:: Metin bölümü ::
-- -- --

“Bir başkadır benim memleketim” şarkı nakaratı değil artık. Dillere pelesenk olmuş içi boş bir lakırdı. Şimdilerde başı biraz sıkışan, bir an olsun durup düşünmeden; “güzel vatanım, cennet vatanım” demeye başlıyor.
Üstelik inanı çok, içten ta yüreğin en derinlerinden gelen duygu yüklü bir sesle söylüyorlar bunu.
Nasıl inanmasınlar?
Vatan cennet olunca; o cennette yaşayanların hepsi de günahsızlar, o cennetti hak edenler oluyor.
Ama ben şimdi gecenin matem karası rengine sığınıp, şeytana uysam, koluna girsem birlikte gezmeye başlasam. Havadan sudan konuşsak, ben sorsam o anlatsa, o görüp gösterse, dönüp; “bu puştlar, bu pezevenkler, bu orospu çocukları buralı değil mi” diye sorsam ne diyeceksiniz?
Şeytana uymaya gelmiyor, dere tepe düz gezdiriyor, üst katlarda perdeleri çekilmiş, kapıda korumaları karanlık odalarda gezdiriyor.
Hiç bilmediğiniz pazarlıkların tanığı, hiç ummadığınız adamların sefil hallerinin bileni yapıyor sizi.

-- -- --

:: Çıkarılan veriler ::
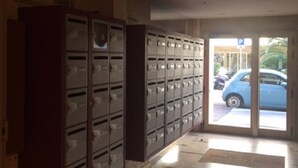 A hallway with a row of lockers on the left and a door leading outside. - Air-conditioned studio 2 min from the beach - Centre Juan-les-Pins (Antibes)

-- -- --

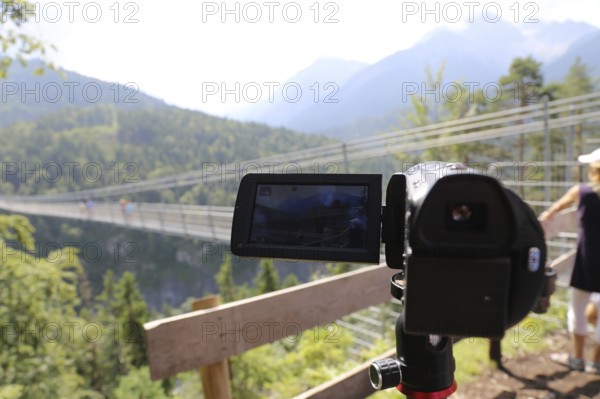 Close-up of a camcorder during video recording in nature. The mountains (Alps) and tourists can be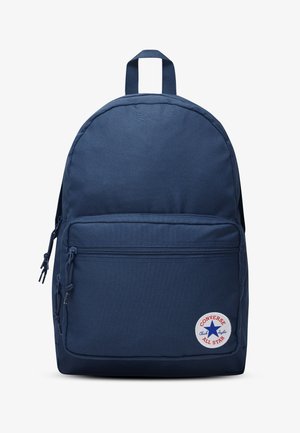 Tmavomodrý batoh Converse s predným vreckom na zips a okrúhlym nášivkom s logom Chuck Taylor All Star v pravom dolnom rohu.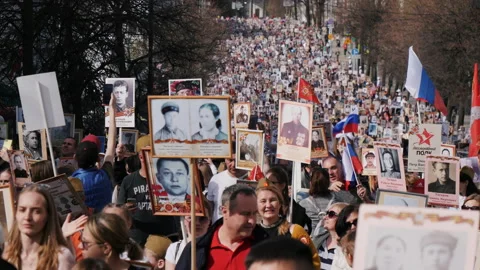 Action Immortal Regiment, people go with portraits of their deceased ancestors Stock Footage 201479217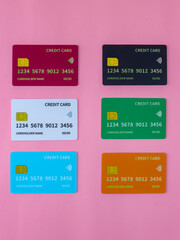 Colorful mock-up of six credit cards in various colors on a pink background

-- -- --

:: Etkinlik ::
Memleketin cennet diye anılmasını sorgulayan metni, son cümlesinden sonrasını yazarak sürdürün.

:: Görev yanıtı ::
Ecdadını yalan dolan ile bir kıtadan diğerine at üstünde resmeden, bir başbakan, bakanlar görüyorsunuz, halkın acılarına sırtını dönmüş…
Üçe alıp beşe satanları, onurunu da üzerine koyup vatanı satanları, dostlukları pazarlayanları, yalancıların hepsini, o kahpeleri; parmağını uzatıp insanın kör gözüne sokup; “gör” diyor.
En sivri dilini verip “sor” diyor.
Soruyorum: şu darbeciler, işkenceciler, halkı soyan hırsız tayfası, şu baştakilerin hepsi buralı değiller mi, bunların cennete ne işi var?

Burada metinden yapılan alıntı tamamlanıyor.